## WRITTEN REQUEST
Copy out the stretch of the data from the line containing "What is the measured separation" through the line containing "5840 millimetres", reproducing both end lines and everything between them word for word.

## Picture-based spatial questions

================================

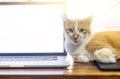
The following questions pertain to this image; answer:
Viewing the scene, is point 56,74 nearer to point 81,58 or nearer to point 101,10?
point 81,58

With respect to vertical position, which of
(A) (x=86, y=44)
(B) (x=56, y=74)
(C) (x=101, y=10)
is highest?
(C) (x=101, y=10)

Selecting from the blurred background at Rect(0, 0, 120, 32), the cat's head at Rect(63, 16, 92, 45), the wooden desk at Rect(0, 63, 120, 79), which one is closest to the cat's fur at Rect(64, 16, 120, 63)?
the cat's head at Rect(63, 16, 92, 45)

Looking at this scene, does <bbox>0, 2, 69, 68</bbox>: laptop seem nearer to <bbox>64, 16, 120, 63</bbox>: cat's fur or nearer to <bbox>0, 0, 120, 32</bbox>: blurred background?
<bbox>64, 16, 120, 63</bbox>: cat's fur

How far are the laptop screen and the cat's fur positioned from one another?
0.04 meters

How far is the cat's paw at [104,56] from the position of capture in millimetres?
767

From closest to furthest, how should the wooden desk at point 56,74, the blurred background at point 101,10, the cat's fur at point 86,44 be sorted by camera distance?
1. the wooden desk at point 56,74
2. the cat's fur at point 86,44
3. the blurred background at point 101,10

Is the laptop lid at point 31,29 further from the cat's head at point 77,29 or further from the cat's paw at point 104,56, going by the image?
the cat's paw at point 104,56

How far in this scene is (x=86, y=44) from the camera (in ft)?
2.74

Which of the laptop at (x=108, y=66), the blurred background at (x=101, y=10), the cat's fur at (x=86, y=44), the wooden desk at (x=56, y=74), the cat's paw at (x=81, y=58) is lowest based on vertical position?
the wooden desk at (x=56, y=74)

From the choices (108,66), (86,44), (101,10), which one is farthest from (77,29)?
(101,10)

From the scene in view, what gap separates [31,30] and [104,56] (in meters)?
0.31

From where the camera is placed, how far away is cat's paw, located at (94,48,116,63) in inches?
30.2

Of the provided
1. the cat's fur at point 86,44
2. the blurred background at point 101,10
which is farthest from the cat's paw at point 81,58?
the blurred background at point 101,10

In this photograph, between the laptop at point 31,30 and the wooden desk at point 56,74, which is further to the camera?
the laptop at point 31,30
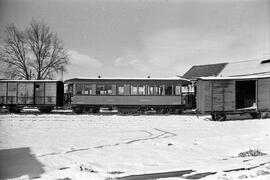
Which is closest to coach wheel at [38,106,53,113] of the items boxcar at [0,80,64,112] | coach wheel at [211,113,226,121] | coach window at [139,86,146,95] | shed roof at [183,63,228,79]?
boxcar at [0,80,64,112]

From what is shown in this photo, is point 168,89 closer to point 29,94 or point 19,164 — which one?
point 29,94

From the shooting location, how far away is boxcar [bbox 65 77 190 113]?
20797 mm

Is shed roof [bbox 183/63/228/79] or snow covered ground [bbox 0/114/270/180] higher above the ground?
shed roof [bbox 183/63/228/79]

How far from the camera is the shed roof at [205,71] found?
44531 millimetres

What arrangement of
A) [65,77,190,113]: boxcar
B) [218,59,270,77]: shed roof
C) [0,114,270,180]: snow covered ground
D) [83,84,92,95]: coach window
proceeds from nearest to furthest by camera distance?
[0,114,270,180]: snow covered ground → [65,77,190,113]: boxcar → [83,84,92,95]: coach window → [218,59,270,77]: shed roof

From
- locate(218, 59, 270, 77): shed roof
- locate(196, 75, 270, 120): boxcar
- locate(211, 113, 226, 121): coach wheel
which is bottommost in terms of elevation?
locate(211, 113, 226, 121): coach wheel

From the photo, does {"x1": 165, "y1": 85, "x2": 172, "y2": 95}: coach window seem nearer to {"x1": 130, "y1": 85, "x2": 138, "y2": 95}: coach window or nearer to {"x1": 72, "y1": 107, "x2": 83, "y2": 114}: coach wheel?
{"x1": 130, "y1": 85, "x2": 138, "y2": 95}: coach window

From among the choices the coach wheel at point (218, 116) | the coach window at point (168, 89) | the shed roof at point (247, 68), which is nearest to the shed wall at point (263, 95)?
the coach wheel at point (218, 116)

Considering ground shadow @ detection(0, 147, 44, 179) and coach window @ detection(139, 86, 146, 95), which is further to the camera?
coach window @ detection(139, 86, 146, 95)

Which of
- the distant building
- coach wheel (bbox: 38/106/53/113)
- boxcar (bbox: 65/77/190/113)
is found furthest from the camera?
the distant building

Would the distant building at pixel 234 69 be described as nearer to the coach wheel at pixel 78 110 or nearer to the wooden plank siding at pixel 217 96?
the wooden plank siding at pixel 217 96

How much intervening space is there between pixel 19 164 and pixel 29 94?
1709cm

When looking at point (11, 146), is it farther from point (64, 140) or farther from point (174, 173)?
point (174, 173)

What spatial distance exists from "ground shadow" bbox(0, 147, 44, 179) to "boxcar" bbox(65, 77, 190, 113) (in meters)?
13.4
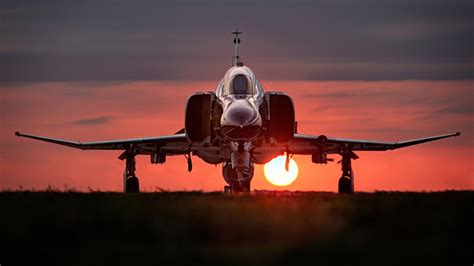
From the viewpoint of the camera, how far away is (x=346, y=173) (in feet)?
136

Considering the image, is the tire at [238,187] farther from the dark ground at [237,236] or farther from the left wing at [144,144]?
the dark ground at [237,236]

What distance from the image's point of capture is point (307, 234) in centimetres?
1298

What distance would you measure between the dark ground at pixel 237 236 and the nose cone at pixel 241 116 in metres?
15.0

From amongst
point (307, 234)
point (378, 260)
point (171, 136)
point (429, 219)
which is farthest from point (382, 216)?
point (171, 136)

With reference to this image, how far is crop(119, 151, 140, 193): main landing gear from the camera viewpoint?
40.3 metres

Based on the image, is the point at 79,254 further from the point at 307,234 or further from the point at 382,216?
the point at 382,216

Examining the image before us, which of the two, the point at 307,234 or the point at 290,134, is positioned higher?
the point at 290,134

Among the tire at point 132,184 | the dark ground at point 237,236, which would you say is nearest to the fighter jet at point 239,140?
the tire at point 132,184


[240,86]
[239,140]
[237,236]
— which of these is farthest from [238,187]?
[237,236]

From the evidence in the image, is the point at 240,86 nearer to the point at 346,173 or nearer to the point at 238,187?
the point at 238,187

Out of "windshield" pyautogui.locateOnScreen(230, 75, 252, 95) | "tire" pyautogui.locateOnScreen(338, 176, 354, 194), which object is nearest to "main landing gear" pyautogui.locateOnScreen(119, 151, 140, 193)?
"windshield" pyautogui.locateOnScreen(230, 75, 252, 95)

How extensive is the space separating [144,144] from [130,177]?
5.83 ft

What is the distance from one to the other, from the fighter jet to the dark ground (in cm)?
1615

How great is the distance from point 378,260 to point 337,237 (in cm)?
125
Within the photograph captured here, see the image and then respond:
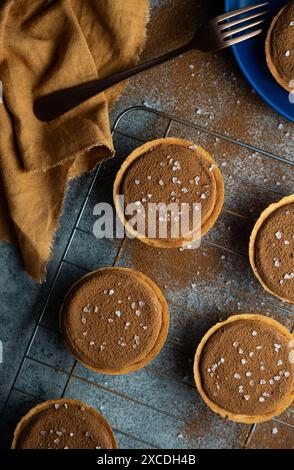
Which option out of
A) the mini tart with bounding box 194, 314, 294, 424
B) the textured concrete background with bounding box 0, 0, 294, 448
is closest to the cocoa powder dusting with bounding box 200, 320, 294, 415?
the mini tart with bounding box 194, 314, 294, 424

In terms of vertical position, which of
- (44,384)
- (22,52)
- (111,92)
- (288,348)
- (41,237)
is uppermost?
(22,52)

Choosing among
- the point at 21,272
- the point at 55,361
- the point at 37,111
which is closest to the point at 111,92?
the point at 37,111

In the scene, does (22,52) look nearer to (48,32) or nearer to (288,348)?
(48,32)

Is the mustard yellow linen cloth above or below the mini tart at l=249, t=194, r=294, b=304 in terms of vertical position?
above

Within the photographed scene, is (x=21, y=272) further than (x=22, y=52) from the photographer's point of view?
Yes

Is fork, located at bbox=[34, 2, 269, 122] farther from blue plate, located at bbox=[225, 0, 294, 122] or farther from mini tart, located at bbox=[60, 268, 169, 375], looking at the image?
mini tart, located at bbox=[60, 268, 169, 375]

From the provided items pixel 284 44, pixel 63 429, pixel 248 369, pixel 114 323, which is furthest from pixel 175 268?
pixel 284 44

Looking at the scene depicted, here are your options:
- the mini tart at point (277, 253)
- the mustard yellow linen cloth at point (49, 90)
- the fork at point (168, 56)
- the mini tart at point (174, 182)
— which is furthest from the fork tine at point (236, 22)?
the mini tart at point (277, 253)

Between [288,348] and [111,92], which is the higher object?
[111,92]
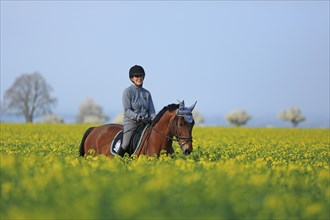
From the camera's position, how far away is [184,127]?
1484 centimetres

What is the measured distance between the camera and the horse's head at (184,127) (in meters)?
14.7

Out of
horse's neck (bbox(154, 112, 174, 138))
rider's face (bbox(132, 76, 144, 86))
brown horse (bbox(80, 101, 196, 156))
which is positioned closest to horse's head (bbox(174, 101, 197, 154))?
brown horse (bbox(80, 101, 196, 156))

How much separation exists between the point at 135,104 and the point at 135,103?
0.03 metres

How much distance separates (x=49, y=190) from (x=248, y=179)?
2994 millimetres

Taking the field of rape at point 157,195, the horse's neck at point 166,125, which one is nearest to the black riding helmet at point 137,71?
the horse's neck at point 166,125

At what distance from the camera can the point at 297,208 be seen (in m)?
7.80

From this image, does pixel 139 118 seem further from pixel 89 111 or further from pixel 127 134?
pixel 89 111

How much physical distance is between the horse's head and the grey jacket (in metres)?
1.21

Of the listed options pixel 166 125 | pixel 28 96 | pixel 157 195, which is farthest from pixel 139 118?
pixel 28 96

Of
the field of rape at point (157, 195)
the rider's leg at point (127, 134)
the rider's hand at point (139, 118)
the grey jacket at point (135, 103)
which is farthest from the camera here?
the rider's leg at point (127, 134)

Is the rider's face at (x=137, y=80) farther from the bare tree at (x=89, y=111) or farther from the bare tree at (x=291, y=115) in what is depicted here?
the bare tree at (x=291, y=115)

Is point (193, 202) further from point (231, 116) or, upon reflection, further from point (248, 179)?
point (231, 116)

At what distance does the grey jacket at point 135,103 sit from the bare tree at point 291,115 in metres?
124

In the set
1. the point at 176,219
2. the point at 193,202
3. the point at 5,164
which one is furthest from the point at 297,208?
the point at 5,164
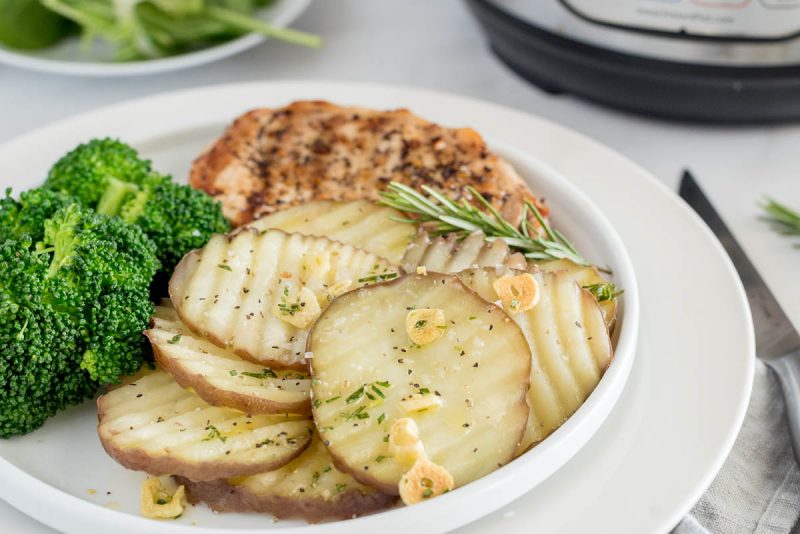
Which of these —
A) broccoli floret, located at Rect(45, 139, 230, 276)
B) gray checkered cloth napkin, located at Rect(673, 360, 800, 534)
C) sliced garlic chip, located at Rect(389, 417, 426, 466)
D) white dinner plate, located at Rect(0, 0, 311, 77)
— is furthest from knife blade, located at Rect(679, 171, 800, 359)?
white dinner plate, located at Rect(0, 0, 311, 77)

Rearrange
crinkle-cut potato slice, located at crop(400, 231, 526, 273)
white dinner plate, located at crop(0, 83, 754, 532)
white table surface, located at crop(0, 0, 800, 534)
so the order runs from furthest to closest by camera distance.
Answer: white table surface, located at crop(0, 0, 800, 534) → crinkle-cut potato slice, located at crop(400, 231, 526, 273) → white dinner plate, located at crop(0, 83, 754, 532)

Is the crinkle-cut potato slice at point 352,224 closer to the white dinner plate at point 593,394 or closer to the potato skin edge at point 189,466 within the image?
the white dinner plate at point 593,394

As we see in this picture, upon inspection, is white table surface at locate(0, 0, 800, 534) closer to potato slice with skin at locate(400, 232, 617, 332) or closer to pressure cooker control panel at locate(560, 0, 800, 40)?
pressure cooker control panel at locate(560, 0, 800, 40)

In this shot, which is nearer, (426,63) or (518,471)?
(518,471)

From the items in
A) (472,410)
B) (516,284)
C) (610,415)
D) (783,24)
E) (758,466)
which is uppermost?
(783,24)

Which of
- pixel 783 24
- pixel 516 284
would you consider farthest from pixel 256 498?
pixel 783 24

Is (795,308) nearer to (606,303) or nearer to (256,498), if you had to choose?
(606,303)

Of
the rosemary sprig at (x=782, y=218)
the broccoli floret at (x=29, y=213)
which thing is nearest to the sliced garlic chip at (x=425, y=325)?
the broccoli floret at (x=29, y=213)
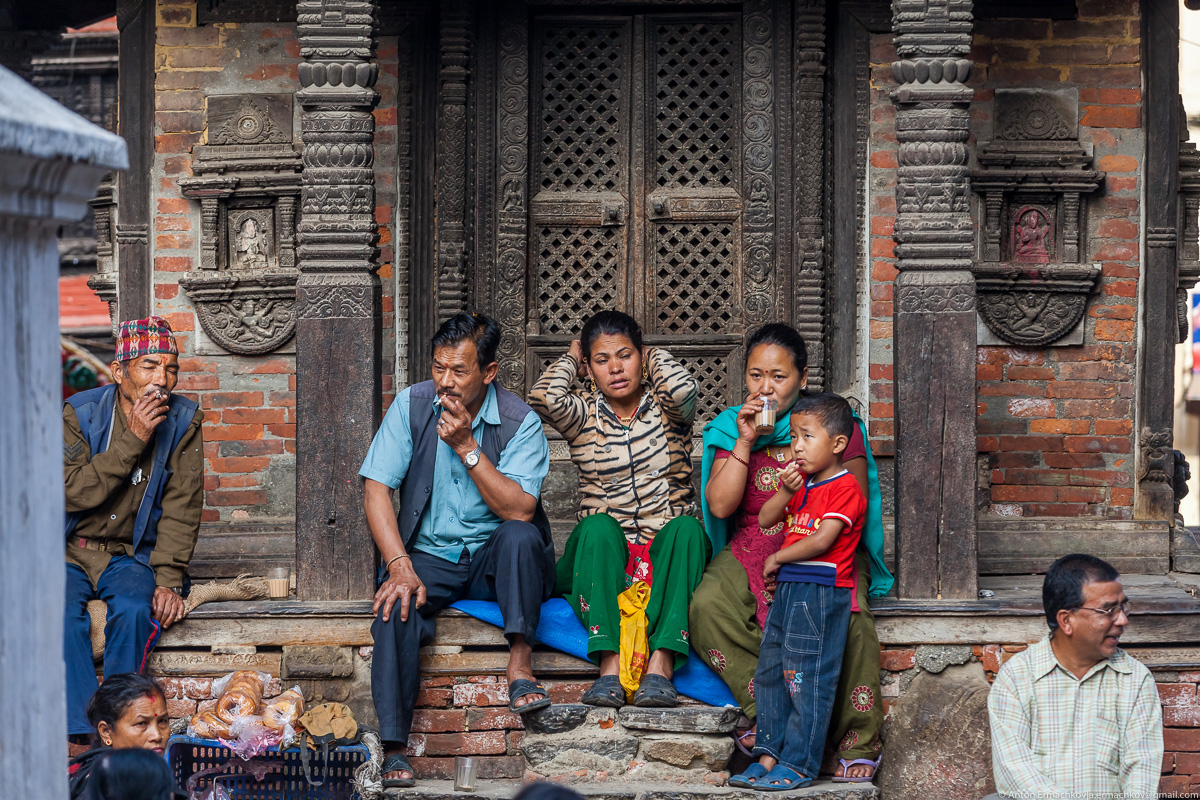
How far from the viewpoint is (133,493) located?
505cm

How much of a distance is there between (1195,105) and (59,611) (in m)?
18.4

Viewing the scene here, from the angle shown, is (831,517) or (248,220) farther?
(248,220)

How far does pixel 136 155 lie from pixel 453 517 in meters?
2.84

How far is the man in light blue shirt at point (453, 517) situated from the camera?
15.5ft

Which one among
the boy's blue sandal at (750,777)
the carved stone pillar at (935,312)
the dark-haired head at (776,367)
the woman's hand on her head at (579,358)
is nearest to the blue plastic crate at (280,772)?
the boy's blue sandal at (750,777)

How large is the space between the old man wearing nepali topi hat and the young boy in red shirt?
2283 millimetres

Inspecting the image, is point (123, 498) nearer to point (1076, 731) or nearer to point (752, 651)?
point (752, 651)

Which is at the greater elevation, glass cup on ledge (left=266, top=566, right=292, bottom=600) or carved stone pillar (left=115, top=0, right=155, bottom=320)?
carved stone pillar (left=115, top=0, right=155, bottom=320)

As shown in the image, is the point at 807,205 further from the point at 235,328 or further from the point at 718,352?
the point at 235,328

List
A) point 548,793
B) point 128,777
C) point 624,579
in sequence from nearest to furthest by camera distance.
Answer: point 548,793 < point 128,777 < point 624,579

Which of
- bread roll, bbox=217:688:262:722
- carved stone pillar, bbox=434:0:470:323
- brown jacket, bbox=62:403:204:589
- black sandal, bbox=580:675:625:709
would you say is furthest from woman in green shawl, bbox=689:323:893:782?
brown jacket, bbox=62:403:204:589

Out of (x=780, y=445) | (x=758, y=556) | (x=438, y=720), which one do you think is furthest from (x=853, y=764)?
(x=438, y=720)

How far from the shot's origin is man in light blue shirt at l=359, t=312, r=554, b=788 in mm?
4734

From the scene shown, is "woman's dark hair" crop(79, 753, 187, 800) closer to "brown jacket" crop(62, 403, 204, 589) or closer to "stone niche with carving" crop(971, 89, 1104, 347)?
"brown jacket" crop(62, 403, 204, 589)
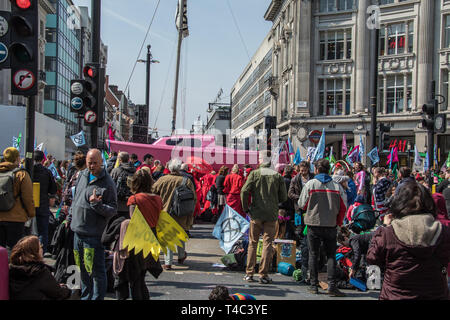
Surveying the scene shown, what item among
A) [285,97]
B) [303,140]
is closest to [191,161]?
[303,140]

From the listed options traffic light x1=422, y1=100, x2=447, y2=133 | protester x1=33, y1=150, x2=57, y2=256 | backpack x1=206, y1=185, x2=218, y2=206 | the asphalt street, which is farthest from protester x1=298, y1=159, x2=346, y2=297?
backpack x1=206, y1=185, x2=218, y2=206

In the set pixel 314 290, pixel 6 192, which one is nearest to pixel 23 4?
pixel 6 192

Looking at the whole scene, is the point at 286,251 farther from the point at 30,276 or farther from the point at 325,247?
the point at 30,276

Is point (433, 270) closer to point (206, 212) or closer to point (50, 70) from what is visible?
point (206, 212)

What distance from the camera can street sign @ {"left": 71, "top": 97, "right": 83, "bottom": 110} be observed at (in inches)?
332

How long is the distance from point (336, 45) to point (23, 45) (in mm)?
35484

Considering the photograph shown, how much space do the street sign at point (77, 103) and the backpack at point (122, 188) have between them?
5.48 feet

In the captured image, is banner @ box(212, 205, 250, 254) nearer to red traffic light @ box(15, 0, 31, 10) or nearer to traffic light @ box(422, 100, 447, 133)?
red traffic light @ box(15, 0, 31, 10)

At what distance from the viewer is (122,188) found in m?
7.66

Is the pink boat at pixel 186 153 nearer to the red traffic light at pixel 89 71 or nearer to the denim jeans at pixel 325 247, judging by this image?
the red traffic light at pixel 89 71

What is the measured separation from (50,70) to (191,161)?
44.6 meters

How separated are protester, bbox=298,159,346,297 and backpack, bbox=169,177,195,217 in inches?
79.4

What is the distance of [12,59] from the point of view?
5840 millimetres

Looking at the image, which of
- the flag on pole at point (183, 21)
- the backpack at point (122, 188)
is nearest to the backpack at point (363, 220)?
the backpack at point (122, 188)
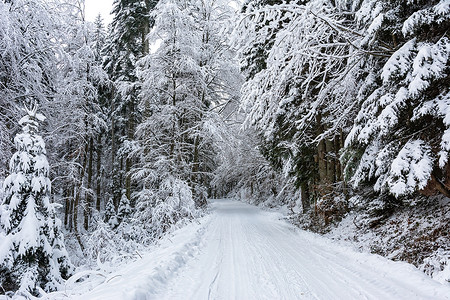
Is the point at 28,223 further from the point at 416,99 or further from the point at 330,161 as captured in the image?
the point at 330,161

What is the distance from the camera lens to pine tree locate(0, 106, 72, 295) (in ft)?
15.7

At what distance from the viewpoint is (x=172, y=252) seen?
5.52 meters

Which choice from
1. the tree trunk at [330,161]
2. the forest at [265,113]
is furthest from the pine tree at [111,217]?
the tree trunk at [330,161]

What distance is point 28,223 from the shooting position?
4.91 m

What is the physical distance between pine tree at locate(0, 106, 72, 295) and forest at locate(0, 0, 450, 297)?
0.9 inches

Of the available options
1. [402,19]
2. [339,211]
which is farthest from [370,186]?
[402,19]

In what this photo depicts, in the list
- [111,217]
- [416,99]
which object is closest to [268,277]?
[416,99]

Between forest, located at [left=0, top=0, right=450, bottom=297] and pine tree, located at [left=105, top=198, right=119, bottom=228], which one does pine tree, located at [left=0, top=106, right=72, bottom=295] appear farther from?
pine tree, located at [left=105, top=198, right=119, bottom=228]

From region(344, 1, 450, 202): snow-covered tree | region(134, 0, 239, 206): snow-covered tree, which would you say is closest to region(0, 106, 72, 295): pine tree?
region(134, 0, 239, 206): snow-covered tree

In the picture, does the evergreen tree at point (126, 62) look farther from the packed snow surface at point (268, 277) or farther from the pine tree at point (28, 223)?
the packed snow surface at point (268, 277)

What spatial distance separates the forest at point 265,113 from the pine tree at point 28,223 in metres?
0.02

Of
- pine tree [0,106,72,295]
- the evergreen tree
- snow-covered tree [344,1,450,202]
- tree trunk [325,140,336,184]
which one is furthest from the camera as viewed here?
the evergreen tree

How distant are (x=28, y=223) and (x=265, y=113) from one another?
18.1 ft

================================

## SOLUTION BELOW
What is the measured separation from (50,70) to (191,161)?
44.6 meters

How separated are protester, bbox=298,159,346,297 and backpack, bbox=169,177,195,217 in inches?
79.4

What is the distance of [12,59] from the point of view?
5840 millimetres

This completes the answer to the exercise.